#### [Brano da leggere]
++++

Il diritto all'oblio come forma di manifestazione del diritto alla privacy
Tratti distintivi del diritto all’oblio
Oggi, parte minoritaria della dottrina, qualifica il diritto all’oblio come nuova espressione del diritto alla riservatezza privo di qualsiasi tipo di autonomia da un punto di vista giuridico. La dottrina e la giurisprudenza maggioritarie, invece, hanno qualificato il diritto all’oblio come un’autonoma pretesa caratterizzata dall’interesse di un individuo a tornare nell’anonimato successivamente alla diffusione di vicende per lui negative ma che non sono più di interesse pubblico.
A tale diritto allora può essere attribuito un carattere trasversale in quanto si pone a cavallo tra il diritto alla riservatezza e quello all’identità personale. Il diritto all’oblio rappresenta quindi il diritto di un individuo a non essere ricordato per fatti che in un passato più o meno recente sono stati oggetto di cronaca. Ad esso è stata riconosciuta autonomia giuridica e di tutela, grazie alla riconduzione del suo fondamento all’interno dell’articolo 2 della Costituzione. Resta salva la prospettiva che, se in conseguenza di eventi sopravvenuti, il fatto precedentemente accaduto torna ad essere etichettabile come di interesse pubblico il singolo individuo non può reclamare l’applicazione del diritto all’oblio.

++++

#### [Consegna A]
Nel brano sul diritto all'oblio, a quale articolo della Costituzione viene ricondotto il fondamento di questo diritto?
#### [Consegna B]
Riporta parola per parola le righe dei record che vanno dalla riga contenente "In the photo" fino alla fine dei record, comprese la prima e l'ultima.

++++

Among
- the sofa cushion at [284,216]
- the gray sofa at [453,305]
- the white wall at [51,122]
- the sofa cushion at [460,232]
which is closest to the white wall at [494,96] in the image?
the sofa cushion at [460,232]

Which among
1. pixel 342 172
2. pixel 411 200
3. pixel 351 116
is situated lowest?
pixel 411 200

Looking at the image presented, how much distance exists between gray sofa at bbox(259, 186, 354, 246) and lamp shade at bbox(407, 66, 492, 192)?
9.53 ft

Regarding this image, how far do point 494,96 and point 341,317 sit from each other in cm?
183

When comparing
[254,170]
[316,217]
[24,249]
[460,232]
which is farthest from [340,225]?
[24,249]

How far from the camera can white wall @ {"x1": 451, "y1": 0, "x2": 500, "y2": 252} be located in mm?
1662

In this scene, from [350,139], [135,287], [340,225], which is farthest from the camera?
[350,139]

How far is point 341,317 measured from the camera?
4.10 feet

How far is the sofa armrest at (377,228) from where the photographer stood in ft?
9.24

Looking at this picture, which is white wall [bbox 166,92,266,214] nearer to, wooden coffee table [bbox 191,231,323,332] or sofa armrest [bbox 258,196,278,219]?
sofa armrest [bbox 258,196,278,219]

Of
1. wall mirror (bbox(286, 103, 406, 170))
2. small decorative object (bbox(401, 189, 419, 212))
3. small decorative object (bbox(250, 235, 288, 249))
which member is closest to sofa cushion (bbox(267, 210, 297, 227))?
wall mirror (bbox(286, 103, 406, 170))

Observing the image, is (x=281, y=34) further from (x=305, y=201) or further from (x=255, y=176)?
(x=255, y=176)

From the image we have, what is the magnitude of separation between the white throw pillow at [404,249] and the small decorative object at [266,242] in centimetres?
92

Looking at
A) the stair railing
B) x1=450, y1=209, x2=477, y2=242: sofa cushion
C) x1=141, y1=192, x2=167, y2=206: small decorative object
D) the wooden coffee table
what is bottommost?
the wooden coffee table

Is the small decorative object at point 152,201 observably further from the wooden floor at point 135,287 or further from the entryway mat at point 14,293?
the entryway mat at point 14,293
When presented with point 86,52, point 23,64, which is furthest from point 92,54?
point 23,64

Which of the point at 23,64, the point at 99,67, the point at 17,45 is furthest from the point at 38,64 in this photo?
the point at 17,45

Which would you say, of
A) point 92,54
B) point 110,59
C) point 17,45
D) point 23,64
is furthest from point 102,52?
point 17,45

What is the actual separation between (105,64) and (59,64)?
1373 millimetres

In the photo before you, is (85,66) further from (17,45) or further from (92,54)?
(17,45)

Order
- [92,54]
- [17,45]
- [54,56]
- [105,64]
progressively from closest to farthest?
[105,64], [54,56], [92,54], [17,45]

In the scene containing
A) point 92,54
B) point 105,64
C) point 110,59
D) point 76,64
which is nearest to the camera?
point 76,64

++++

#### [Risposta A]
All'articolo 2 della Costituzione.

#### [Risposta B]
In the photo before you, is (85,66) further from (17,45) or further from (92,54)?
(17,45)

Order
- [92,54]
- [17,45]
- [54,56]
- [105,64]
progressively from closest to farthest?
[105,64], [54,56], [92,54], [17,45]

In the scene containing
A) point 92,54
B) point 105,64
C) point 110,59
D) point 76,64
which is nearest to the camera?
point 76,64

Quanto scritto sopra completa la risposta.